PROBLEM STATEMENT: Whenever the word "ponmozhigal" shows up in a line of the data, copy that line.

Document images with source code
<<<<
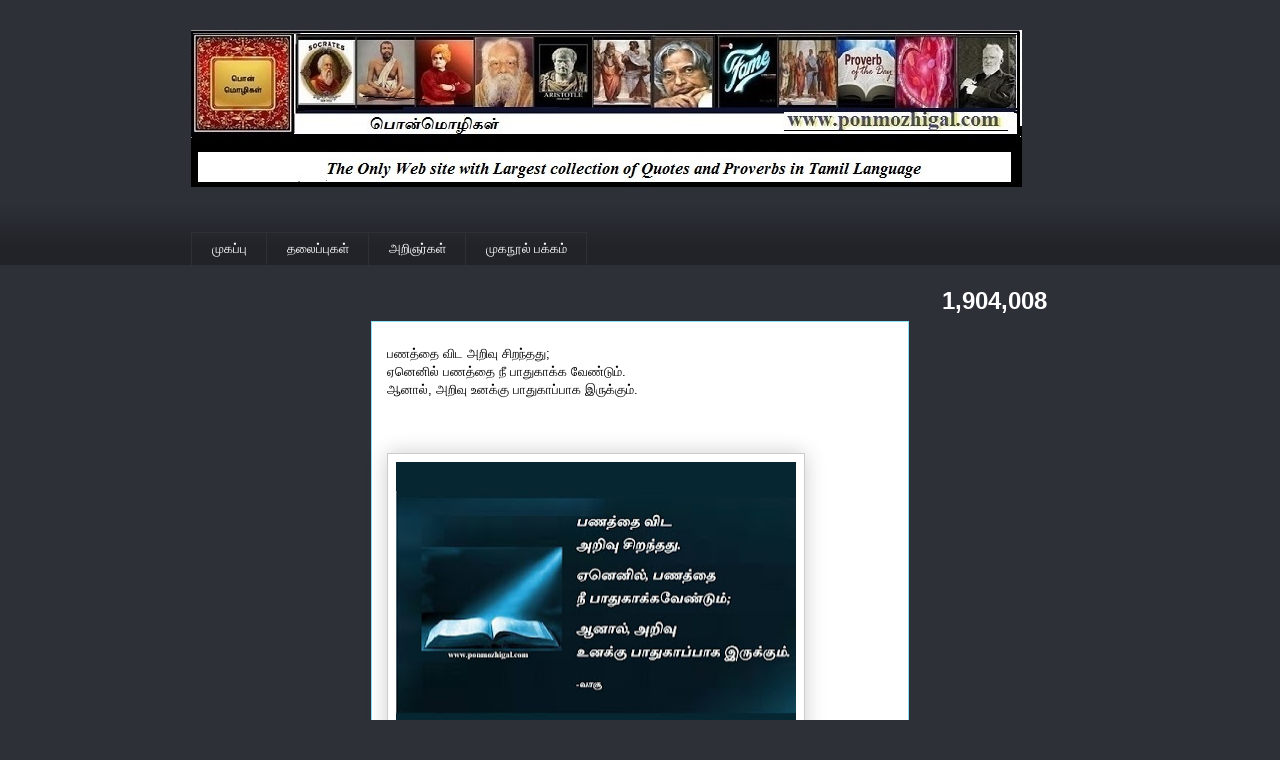

--- FILE ---
content_type: text/html; charset=UTF-8
request_url: https://www.ponmozhigal.com/b/stats?style=BLACK_TRANSPARENT&timeRange=ALL_TIME&token=APq4FmApIiQF3Fsfnl8HQIgZSluY7Xep8Pc5vHzhBXfiQWgp4Z5-IV8YChNJ7Fuf2QrYzeQZt6dXDzX5yT7_JT2MJpS7USou0w
body_size: 49
content:
{"total":1904008,"sparklineOptions":{"backgroundColor":{"fillOpacity":0.1,"fill":"#000000"},"series":[{"areaOpacity":0.3,"color":"#202020"}]},"sparklineData":[[0,41],[1,50],[2,86],[3,63],[4,53],[5,38],[6,51],[7,54],[8,39],[9,52],[10,58],[11,50],[12,52],[13,64],[14,63],[15,73],[16,77],[17,76],[18,73],[19,69],[20,68],[21,50],[22,42],[23,100],[24,61],[25,30],[26,27],[27,48],[28,52],[29,30]],"nextTickMs":276923}

--- FILE ---
content_type: text/html; charset=utf-8
request_url: https://www.google.com/recaptcha/api2/aframe
body_size: 266
content:
<!DOCTYPE HTML><html><head><meta http-equiv="content-type" content="text/html; charset=UTF-8"></head><body><script nonce="1vhH0pdkCRIe8rtbOfyE4Q">/** Anti-fraud and anti-abuse applications only. See google.com/recaptcha */ try{var clients={'sodar':'https://pagead2.googlesyndication.com/pagead/sodar?'};window.addEventListener("message",function(a){try{if(a.source===window.parent){var b=JSON.parse(a.data);var c=clients[b['id']];if(c){var d=document.createElement('img');d.src=c+b['params']+'&rc='+(localStorage.getItem("rc::a")?sessionStorage.getItem("rc::b"):"");window.document.body.appendChild(d);sessionStorage.setItem("rc::e",parseInt(sessionStorage.getItem("rc::e")||0)+1);localStorage.setItem("rc::h",'1768751828005');}}}catch(b){}});window.parent.postMessage("_grecaptcha_ready", "*");}catch(b){}</script></body></html>

--- FILE ---
content_type: text/plain
request_url: https://www.google-analytics.com/j/collect?v=1&_v=j102&a=174225139&t=pageview&_s=1&dl=https%3A%2F%2Fwww.ponmozhigal.com%2F2020%2F07%2Fblog-post_6.html&ul=en-us%40posix&dt=%E0%AE%AA%E0%AF%8A%E0%AE%A9%E0%AF%8D%E0%AE%AE%E0%AF%8A%E0%AE%B4%E0%AE%BF%E0%AE%95%E0%AE%B3%E0%AF%8D%20Quotes%20in%20Tamil&sr=1280x720&vp=1280x720&_u=IEBAAEABAAAAACAAI~&jid=261904491&gjid=1040821623&cid=1262255477.1768751827&tid=UA-45015117-2&_gid=949443480.1768751827&_r=1&_slc=1&z=1691046877
body_size: -451
content:
2,cG-HP4N27PMY4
>>>>
EXERCISE SOLUTION:
request_url: https://www.ponmozhigal.com/b/stats?style=BLACK_TRANSPARENT&timeRange=ALL_TIME&token=APq4FmApIiQF3Fsfnl8HQIgZSluY7Xep8Pc5vHzhBXfiQWgp4Z5-IV8YChNJ7Fuf2QrYzeQZt6dXDzX5yT7_JT2MJpS7USou0w
request_url: https://www.google-analytics.com/j/collect?v=1&_v=j102&a=174225139&t=pageview&_s=1&dl=https%3A%2F%2Fwww.ponmozhigal.com%2F2020%2F07%2Fblog-post_6.html&ul=en-us%40posix&dt=%E0%AE%AA%E0%AF%8A%E0%AE%A9%E0%AF%8D%E0%AE%AE%E0%AF%8A%E0%AE%B4%E0%AE%BF%E0%AE%95%E0%AE%B3%E0%AF%8D%20Quotes%20in%20Tamil&sr=1280x720&vp=1280x720&_u=IEBAAEABAAAAACAAI~&jid=261904491&gjid=1040821623&cid=1262255477.1768751827&tid=UA-45015117-2&_gid=949443480.1768751827&_r=1&_slc=1&z=1691046877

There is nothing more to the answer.